■ **Requirement 1**:
According to the BALTO reproducibility summary, what share of Ten Set's total measurements does BALTO need on average to reach the same or higher model accuracy?
■ **Requirement 2**:
Name every institution listed under researcher affiliation in the BALTO reproducibility summary.
■ **Requirement 3**:
Pick up the BALTO reproducibility summary after its last line and write what comes next.

■ **Document text**:

BALTO: fast tensor program optimization with diversity-based active learning

Authors: Jun Bi, Xiaqing Li, Qi Guo, Rui Zhang, Yuanbo Wen, Xing Hu, Zidong Du, Xinkai Song, Yifan Hao, Yunji Chen

ICLR 2023 | Conference PDF | Archive PDF | Plain Text | LLM Run Details

Reproducibility Variable Result LLM Response
Research Type Experimental We compare BALTO against Ten Set on 6 typical hardware platforms over 2 learning models. Experimental results show that, on average, BALTO only requires 5% of the total measurements of Ten Set to achieve the same or higher model accuracy.
Researcher Affiliation Collaboration Jun Bi1,2,3, Xiaqing Li2, Qi Guo2, Rui Zhang2, Yuanbo Wen2, Xing Hu2, Zidong Du2, Xinkai Song2, Yifan Hao2, Yunji Chen2 1University of Science and Technology of China 2SKL of Processors, ICT, CAS 3Cambricon Technologies, Beijing, China
Pseudocode Yes Algorithm 1 Core-set Greedy Selection; Algorithm 2 Biased-diversity-based Selection
Open Source Code No The paper does not provide a link to its own open-source code or explicitly state that its code will be made available. It mentions integrating BALTO into existing frameworks like Ten Set and Meta Scheduler.
Open Datasets Yes We evaluate BALTO s effectiveness on the dataset provided by Ten Set. The dataset consists of program performance measurement records from 6 different hardware platforms. Each platform includes a total number of 8,596,208 tensor program measurement records that are sampled from 2307 different types of tasks. (Zheng et al., 2021)

■ **Given entries**:
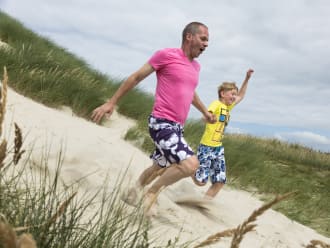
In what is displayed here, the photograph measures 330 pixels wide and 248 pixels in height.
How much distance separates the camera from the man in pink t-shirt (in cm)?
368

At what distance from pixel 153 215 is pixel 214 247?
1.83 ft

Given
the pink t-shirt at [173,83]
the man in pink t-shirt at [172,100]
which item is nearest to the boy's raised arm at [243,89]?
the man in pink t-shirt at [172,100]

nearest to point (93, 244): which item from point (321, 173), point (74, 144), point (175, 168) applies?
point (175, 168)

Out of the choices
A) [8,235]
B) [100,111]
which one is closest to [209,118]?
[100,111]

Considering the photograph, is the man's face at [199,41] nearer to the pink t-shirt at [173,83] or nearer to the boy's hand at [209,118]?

...

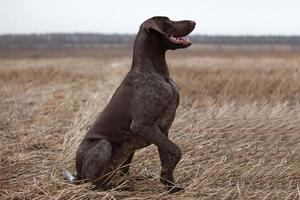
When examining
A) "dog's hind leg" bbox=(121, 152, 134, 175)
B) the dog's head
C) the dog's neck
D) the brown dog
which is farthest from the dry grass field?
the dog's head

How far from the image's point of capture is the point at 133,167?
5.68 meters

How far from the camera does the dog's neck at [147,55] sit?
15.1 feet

■ **Exercise result 1**:
5%

■ **Exercise result 2**:
University of Science and Technology of China; SKL of Processors, ICT, CAS; Cambricon Technologies, Beijing, China

■ **Exercise result 3**:
Dataset Splits No The paper states: 'We use 10% of the records as the test dataset and the remaining 90% records as the train dataset for the baselines.' and 'We further select at most 5% of the training dataset for training BALTO and other active learning approaches.' However, it does not explicitly define a validation split or its size.
Hardware Specification Yes We compare BALTO against Ten Set on 6 typical hardware platforms (i.e., two GPU platforms and four CPU platforms) over two learning models. GPU1 and GPU-2 represents NVIDIA T4 and NVIDIA K80, respectively. CPU-1, CPU-2, CPU-3, and CPU-4 represents Intel Platinum 8272CL, Intel E5-2673 v4, AMD EPYC 7452, and ARM Graviton2, respectively.
Software Dependencies No The paper mentions machine learning models like XGBoost and MLP, and discusses compilers and frameworks like Ten Set, Ansor, Meta Scheduler, and TVM, but it does not specify version numbers for any software dependencies.
Experiment Setup Yes All the models adopt the same hyperparamenters with Ten Set. For the three CNN models, we set the batch size to 1 and the input shape to 224 224. For BERT models, we set the sequence length to be equal to 128. We assign at most 1,000 trials of hardware measurements for each network and report the average execution time based on 5 independent experiments of program optimization.